### Text provided
Questions relating to land use are frequently received at reference desks, particularly in public and academic/college libraries. Common questions may be from an entrepreneur interested in zoning, a landowner concerned with flood risks, or a genealogist looking for historical ownership. These three hypothetical patrons have a common interest in very large-scale information, parcel-by-parcel and house-by-house data. For the reference librarian wishing to address these needs, large-scale maps are necessary. Such products, however, aren't always available for purchase. Maps and atlases published each year and made available through standard map and book vendors are small-scale, and of virtually zero use for detailed information. This article will examine a variety of land use resources as they relate to the needs of these three patrons. Not all the materials that can help them are located in libraries or can be acquired by libraries. The purpose of this article is to help librarians guide these types of patrons to the correct answer, wherever it may be.

Finding Land Use Information

To find land use information or to direct a patron to the correct source, it is necessary to understand who creates the information, where it is stored, and if and/or how this information is distributed. Of the three patron groups mentioned in the first section, landowners are most interested in topics that affect their status as ultimate rulers of their domain. These topics include the presence of wetlands on a specific piece of property, the property's susceptibility to disaster (which in Michigan primarily means threat of flooding), and local planning issues such as eminent domain, assessment projects, and zoning changes. Real estate developers are interested in existing or future legal encumbrances on land they do not yet own. Genealogists are interested in learning which parcel of land a person or family owned. These questions can all be addressed using large-scale maps. In map terms, 'large-scale' means the maps are close-up, showing great detail for a small area of land. Scale in maps is relative. There is no rule of what is 'large-scale' or 'small-scale'; the terms are most meaningful in comparison to other maps (Larsgaard, 1998). This article is concerned with the level of detail that provides information at a house-by-house level. For this purpose, only maps with a scale of 1:24,000 (1" = 2,000 feet) or larger will be useful.

Large-scale information, often produced by local governments, is expensive to create and requires some work to discover and gather. For those reasons, it makes most sense for librarians to concern themselves with the resources available for their local area. Map reference literature is very limited, but what little there is makes note of the fact that patron requests are skewed toward the local area (Larsgaard, 1998). In one small college library study, more than 50% of map-related questions were for areas within 100 miles of the library (Brunvand, 1991). In another study, 80% of questions were for places within 200km [124 miles] of the library (Leeuwenberg, 1982). Therefore, librarians may focus their attention on building local information resources for their area, and be confident that they will be serving the majority of patron requests.

The Creation of Land Information

The responsibility for regulating land use is shared between national, state, and local governments. The activity of creating large-scale maps to reflect such regulation is similarly shared. Land use decisions are largely a product of local government, but are heavily influenced by state and federal government decisions that have land-use implications (Johnson, 1989). The federal government retains control of such issues as defense and interstate commerce. In recent decades the federal role expanded to include structural defense against flooding and improving navigable streams, lakes, and ocean shorelines. Even more recently the role has further expanded to protect wetlands of a certain size and to regulate the quality of water for human and wildlife health reasons (Gaddie & Regens, 2000).

### Given task a
Restate word for word the passage of the land use text, from "The responsibility for" down through "(Gaddie & Regens, 2000).".

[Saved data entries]
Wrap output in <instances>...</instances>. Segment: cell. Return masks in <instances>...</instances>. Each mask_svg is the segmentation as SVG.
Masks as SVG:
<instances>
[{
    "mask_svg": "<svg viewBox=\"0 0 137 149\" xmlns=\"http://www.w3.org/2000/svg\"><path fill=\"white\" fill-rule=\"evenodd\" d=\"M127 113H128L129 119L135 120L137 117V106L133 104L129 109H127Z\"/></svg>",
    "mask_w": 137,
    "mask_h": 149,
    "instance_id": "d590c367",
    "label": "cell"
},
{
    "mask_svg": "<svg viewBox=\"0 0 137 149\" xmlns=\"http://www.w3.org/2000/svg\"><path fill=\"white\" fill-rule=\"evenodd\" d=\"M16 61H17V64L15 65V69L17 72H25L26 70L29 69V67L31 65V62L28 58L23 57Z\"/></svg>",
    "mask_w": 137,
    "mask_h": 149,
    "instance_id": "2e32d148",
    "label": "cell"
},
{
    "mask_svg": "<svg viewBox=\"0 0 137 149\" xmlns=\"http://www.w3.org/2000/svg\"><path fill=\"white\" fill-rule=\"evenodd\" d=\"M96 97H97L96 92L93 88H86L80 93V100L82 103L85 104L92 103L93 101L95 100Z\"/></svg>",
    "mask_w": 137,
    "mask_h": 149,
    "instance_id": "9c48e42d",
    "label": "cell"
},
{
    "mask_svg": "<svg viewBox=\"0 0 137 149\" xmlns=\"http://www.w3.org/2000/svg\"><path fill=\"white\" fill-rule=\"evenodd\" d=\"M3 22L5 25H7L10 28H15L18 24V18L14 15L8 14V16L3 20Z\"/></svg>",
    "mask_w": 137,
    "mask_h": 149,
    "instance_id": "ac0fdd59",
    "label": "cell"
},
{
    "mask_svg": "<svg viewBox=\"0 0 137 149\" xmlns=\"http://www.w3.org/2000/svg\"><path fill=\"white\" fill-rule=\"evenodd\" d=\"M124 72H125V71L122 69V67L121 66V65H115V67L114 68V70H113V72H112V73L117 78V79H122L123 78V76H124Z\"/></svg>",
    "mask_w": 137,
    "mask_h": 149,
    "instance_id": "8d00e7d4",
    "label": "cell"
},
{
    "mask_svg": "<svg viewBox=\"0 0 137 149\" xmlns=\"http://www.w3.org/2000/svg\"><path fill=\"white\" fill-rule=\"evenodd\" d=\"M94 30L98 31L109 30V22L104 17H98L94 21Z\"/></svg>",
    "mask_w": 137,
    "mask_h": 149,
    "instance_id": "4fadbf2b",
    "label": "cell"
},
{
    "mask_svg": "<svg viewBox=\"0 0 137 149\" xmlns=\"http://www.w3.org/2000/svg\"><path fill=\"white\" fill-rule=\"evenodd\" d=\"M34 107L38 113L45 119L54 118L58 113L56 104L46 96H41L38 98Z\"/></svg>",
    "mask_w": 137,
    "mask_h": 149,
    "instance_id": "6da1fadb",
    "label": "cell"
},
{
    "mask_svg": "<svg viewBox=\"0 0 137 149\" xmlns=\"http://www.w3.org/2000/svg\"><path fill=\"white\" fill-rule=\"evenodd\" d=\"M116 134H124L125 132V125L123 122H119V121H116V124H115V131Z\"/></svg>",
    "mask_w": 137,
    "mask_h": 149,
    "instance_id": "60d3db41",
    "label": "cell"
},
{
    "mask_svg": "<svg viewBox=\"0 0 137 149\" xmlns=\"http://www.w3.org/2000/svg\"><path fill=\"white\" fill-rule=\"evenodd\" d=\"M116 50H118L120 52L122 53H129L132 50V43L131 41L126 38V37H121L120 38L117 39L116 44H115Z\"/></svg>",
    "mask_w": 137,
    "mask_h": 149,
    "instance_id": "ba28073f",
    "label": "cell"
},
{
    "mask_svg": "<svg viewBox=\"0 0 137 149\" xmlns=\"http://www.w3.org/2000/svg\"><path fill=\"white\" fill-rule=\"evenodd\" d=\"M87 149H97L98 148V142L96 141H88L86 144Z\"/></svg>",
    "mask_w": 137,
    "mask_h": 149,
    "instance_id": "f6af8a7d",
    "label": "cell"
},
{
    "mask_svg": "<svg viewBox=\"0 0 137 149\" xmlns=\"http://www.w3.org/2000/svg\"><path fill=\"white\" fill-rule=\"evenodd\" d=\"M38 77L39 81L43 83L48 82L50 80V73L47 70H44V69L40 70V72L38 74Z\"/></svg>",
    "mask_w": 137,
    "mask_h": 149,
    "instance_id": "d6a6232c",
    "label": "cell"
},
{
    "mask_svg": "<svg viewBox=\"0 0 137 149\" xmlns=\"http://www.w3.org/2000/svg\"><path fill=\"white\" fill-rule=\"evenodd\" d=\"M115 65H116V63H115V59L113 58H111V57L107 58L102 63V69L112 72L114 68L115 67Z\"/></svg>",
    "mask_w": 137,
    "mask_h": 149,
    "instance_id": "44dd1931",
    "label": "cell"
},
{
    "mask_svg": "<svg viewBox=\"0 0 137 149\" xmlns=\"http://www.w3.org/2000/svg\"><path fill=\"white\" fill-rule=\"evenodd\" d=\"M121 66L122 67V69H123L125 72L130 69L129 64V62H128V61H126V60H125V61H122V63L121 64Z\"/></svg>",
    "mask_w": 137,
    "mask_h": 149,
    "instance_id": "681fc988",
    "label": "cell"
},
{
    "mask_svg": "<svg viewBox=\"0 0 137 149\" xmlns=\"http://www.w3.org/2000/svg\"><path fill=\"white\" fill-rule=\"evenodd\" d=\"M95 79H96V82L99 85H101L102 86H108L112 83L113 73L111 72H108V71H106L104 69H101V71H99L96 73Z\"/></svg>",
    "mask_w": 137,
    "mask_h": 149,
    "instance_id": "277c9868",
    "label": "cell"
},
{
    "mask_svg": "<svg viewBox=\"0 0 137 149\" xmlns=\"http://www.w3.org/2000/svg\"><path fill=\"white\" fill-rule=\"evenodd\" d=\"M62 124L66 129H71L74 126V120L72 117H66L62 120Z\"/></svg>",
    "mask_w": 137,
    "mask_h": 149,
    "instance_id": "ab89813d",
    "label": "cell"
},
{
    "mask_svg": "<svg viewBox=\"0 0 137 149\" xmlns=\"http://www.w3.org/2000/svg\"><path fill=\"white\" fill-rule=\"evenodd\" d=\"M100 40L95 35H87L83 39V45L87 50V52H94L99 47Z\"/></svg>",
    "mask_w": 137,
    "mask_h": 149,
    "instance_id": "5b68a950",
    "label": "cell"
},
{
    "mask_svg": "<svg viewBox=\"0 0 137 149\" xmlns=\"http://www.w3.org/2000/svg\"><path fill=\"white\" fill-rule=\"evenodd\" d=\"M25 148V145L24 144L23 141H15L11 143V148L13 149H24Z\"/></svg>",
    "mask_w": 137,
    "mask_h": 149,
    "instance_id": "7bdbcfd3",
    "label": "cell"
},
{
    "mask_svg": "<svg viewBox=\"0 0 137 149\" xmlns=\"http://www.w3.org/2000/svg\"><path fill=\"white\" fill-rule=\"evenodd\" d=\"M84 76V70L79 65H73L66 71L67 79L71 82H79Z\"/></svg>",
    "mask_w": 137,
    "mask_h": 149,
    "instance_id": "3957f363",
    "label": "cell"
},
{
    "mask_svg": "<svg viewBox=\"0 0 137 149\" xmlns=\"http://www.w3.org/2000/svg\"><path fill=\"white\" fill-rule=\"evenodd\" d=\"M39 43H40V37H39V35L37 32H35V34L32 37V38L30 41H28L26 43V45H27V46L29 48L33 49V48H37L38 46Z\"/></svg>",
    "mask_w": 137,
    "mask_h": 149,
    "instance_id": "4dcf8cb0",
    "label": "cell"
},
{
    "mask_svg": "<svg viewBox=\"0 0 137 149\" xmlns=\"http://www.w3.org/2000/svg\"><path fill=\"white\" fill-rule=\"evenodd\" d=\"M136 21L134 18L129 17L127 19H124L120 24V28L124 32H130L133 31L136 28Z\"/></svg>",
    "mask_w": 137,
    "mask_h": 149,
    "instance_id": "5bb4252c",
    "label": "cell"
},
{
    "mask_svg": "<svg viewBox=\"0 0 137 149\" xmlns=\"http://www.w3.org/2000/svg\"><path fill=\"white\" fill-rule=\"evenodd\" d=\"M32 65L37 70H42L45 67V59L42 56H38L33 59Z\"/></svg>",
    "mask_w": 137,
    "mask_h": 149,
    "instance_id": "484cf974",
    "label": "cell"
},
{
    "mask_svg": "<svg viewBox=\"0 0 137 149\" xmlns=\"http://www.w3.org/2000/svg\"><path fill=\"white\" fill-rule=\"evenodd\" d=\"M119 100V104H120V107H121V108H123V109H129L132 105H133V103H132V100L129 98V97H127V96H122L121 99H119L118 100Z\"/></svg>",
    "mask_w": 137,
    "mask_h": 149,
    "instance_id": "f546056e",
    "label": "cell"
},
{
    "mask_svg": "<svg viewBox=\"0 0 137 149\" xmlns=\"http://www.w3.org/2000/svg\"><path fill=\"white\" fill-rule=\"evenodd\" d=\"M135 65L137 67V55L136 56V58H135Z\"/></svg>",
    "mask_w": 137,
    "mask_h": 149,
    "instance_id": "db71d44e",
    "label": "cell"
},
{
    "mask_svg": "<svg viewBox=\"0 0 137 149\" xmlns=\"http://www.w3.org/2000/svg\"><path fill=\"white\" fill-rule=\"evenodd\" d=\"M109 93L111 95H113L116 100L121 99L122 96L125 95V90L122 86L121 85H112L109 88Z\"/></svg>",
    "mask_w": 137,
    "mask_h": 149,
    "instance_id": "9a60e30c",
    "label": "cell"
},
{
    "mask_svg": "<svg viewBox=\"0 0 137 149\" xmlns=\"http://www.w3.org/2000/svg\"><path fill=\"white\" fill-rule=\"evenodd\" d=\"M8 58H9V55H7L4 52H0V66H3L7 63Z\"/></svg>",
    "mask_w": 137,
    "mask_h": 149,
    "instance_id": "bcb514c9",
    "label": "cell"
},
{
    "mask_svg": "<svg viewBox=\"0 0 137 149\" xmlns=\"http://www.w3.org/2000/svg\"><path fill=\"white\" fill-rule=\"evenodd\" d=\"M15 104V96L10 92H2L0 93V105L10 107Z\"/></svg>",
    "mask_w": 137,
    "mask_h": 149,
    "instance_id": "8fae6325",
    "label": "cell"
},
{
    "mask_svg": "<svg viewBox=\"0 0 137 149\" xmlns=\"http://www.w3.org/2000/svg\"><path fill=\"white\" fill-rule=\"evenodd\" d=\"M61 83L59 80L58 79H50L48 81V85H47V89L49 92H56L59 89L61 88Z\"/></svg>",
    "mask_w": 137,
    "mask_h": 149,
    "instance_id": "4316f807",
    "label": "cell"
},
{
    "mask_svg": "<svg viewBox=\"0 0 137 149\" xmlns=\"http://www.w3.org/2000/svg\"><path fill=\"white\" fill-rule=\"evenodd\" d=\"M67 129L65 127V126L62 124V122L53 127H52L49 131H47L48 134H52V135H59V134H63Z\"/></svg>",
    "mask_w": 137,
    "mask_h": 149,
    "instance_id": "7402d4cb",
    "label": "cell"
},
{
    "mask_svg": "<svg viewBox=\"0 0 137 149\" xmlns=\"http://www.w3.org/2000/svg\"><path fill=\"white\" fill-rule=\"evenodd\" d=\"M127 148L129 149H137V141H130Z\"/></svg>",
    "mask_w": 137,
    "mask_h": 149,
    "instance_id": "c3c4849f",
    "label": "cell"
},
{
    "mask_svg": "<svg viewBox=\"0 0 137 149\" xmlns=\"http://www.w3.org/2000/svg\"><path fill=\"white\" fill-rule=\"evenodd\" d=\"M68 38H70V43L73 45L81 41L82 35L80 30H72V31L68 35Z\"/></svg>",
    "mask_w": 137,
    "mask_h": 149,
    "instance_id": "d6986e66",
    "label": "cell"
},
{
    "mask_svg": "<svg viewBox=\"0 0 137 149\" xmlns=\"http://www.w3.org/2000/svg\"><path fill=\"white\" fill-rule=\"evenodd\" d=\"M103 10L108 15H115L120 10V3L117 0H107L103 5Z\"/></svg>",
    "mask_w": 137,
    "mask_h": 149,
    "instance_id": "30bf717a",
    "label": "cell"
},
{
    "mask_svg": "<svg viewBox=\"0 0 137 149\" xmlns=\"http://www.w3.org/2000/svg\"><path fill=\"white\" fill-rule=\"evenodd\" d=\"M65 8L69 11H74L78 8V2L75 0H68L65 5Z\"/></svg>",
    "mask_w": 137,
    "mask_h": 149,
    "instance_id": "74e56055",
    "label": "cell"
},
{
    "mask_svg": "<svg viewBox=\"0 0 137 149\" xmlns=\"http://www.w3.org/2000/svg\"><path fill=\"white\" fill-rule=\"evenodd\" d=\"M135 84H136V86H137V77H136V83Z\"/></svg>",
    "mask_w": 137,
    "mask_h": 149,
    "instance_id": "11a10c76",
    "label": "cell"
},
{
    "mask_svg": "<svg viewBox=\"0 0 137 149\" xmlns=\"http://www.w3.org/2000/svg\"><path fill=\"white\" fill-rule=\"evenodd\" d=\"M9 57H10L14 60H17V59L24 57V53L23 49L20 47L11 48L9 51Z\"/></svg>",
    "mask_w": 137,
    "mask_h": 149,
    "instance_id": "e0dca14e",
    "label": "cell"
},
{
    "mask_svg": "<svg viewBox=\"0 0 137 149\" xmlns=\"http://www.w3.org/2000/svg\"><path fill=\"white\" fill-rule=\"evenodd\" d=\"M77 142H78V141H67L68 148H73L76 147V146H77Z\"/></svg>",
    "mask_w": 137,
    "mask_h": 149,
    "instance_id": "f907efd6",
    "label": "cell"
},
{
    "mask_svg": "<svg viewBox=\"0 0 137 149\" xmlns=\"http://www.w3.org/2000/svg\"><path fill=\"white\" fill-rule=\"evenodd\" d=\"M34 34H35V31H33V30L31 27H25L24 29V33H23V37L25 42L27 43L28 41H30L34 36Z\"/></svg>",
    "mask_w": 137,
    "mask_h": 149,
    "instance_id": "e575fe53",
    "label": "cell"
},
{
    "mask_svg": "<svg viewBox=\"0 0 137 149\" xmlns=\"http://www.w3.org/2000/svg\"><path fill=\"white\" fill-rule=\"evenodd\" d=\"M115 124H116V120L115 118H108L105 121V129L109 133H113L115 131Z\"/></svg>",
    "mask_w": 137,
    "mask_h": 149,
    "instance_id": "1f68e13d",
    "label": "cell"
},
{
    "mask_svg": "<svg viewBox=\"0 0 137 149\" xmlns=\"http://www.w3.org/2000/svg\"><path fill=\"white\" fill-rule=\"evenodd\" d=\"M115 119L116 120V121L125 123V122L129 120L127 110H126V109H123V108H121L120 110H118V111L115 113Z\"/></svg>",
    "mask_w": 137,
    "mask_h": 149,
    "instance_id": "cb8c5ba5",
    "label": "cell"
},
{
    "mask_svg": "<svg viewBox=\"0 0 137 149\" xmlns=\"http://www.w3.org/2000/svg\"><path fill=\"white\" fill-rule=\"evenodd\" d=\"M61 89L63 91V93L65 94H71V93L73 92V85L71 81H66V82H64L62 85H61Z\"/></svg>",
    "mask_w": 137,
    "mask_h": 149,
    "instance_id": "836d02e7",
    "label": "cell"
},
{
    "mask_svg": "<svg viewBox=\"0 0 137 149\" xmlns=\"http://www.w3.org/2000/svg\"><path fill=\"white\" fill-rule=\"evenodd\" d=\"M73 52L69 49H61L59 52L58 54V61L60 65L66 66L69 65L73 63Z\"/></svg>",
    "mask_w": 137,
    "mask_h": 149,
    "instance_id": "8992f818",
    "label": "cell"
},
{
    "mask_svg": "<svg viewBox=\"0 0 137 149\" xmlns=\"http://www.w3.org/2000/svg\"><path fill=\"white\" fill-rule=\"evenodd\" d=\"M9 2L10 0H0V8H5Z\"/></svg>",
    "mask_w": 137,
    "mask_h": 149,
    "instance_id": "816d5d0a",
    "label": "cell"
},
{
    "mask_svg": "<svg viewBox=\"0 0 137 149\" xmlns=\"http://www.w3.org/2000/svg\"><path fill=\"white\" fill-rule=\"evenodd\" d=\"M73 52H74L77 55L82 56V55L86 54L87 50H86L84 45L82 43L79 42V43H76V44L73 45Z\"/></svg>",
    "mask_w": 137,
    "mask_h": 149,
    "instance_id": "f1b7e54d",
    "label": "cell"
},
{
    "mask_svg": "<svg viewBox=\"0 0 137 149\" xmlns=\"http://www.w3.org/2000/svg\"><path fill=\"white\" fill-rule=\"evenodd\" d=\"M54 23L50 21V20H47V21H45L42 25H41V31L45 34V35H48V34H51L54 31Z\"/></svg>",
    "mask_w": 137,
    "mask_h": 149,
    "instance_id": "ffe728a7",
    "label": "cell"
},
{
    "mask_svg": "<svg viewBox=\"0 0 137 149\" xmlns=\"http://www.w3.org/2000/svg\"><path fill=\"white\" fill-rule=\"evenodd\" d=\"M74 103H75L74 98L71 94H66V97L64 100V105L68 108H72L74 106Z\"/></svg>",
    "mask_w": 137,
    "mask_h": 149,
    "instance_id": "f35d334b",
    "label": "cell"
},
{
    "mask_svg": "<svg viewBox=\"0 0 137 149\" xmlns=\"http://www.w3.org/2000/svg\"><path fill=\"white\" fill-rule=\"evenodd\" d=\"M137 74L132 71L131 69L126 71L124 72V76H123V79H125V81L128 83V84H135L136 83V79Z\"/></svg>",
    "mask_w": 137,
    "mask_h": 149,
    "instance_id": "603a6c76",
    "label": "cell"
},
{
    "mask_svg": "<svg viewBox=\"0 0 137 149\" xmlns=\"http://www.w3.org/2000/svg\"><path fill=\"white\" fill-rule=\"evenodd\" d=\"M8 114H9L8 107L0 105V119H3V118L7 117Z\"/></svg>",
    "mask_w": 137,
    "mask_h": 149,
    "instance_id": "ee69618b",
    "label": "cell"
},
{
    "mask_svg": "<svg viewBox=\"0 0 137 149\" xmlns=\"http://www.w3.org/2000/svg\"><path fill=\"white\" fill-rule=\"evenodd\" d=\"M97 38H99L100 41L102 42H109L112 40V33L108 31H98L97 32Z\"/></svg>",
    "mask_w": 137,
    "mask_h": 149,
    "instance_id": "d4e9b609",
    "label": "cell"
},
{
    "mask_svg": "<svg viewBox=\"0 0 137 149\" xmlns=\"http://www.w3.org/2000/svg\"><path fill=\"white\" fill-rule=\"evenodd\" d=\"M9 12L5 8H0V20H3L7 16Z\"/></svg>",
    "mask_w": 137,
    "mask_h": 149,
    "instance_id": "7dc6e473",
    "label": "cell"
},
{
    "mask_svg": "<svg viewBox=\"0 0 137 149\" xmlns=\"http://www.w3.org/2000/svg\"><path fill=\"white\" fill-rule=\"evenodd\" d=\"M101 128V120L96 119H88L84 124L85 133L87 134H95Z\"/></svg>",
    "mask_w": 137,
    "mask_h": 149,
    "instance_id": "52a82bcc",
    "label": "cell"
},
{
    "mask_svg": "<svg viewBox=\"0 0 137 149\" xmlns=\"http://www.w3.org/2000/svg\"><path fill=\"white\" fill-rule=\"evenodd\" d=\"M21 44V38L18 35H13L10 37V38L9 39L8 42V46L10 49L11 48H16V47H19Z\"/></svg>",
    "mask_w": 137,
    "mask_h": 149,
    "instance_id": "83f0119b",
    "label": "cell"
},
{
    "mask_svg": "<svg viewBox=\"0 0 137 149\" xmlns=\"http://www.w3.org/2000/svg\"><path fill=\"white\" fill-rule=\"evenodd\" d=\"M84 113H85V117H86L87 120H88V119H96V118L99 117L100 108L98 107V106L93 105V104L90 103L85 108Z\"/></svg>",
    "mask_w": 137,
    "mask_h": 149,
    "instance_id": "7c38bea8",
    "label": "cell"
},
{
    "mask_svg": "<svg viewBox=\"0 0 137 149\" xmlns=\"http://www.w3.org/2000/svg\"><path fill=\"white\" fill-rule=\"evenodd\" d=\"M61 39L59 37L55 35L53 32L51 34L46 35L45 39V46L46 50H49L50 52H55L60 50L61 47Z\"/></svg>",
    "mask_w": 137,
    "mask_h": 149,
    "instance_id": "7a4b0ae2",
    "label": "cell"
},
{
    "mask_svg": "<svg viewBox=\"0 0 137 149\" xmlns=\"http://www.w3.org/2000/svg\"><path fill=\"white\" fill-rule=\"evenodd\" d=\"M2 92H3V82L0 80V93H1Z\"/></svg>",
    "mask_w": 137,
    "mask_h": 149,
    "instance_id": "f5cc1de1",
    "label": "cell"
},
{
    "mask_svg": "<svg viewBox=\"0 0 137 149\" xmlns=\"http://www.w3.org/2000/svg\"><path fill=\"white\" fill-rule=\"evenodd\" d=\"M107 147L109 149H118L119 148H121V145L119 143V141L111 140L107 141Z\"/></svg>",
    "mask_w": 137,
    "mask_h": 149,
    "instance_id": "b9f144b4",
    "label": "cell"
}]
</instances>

### Given task b
Quote the lines of the listing word for word, starting with its first line and running down through the line that contains "22L5 25H7L10 28H15L18", including that line.

### Result a
The responsibility for regulating land use is shared between national, state, and local governments. The activity of creating large-scale maps to reflect such regulation is similarly shared. Land use decisions are largely a product of local government, but are heavily influenced by state and federal government decisions that have land-use implications (Johnson, 1989). The federal government retains control of such issues as defense and interstate commerce. In recent decades the federal role expanded to include structural defense against flooding and improving navigable streams, lakes, and ocean shorelines. Even more recently the role has further expanded to protect wetlands of a certain size and to regulate the quality of water for human and wildlife health reasons (Gaddie & Regens, 2000).

### Result b
Wrap output in <instances>...</instances>. Segment: cell. Return masks in <instances>...</instances>. Each mask_svg is the segmentation as SVG.
Masks as SVG:
<instances>
[{
    "mask_svg": "<svg viewBox=\"0 0 137 149\" xmlns=\"http://www.w3.org/2000/svg\"><path fill=\"white\" fill-rule=\"evenodd\" d=\"M127 113H128L129 119L135 120L137 117V106L133 104L129 109H127Z\"/></svg>",
    "mask_w": 137,
    "mask_h": 149,
    "instance_id": "d590c367",
    "label": "cell"
},
{
    "mask_svg": "<svg viewBox=\"0 0 137 149\" xmlns=\"http://www.w3.org/2000/svg\"><path fill=\"white\" fill-rule=\"evenodd\" d=\"M16 61H17V64L15 65V69L17 72H25L26 70L29 69V67L31 65V62L28 58L23 57Z\"/></svg>",
    "mask_w": 137,
    "mask_h": 149,
    "instance_id": "2e32d148",
    "label": "cell"
},
{
    "mask_svg": "<svg viewBox=\"0 0 137 149\" xmlns=\"http://www.w3.org/2000/svg\"><path fill=\"white\" fill-rule=\"evenodd\" d=\"M96 97H97L96 92L93 88H86L80 93V100L82 103L85 104L92 103L93 101L95 100Z\"/></svg>",
    "mask_w": 137,
    "mask_h": 149,
    "instance_id": "9c48e42d",
    "label": "cell"
},
{
    "mask_svg": "<svg viewBox=\"0 0 137 149\" xmlns=\"http://www.w3.org/2000/svg\"><path fill=\"white\" fill-rule=\"evenodd\" d=\"M3 22L5 25H7L10 28H15L18 24V18L14 15L8 14V16L3 20Z\"/></svg>",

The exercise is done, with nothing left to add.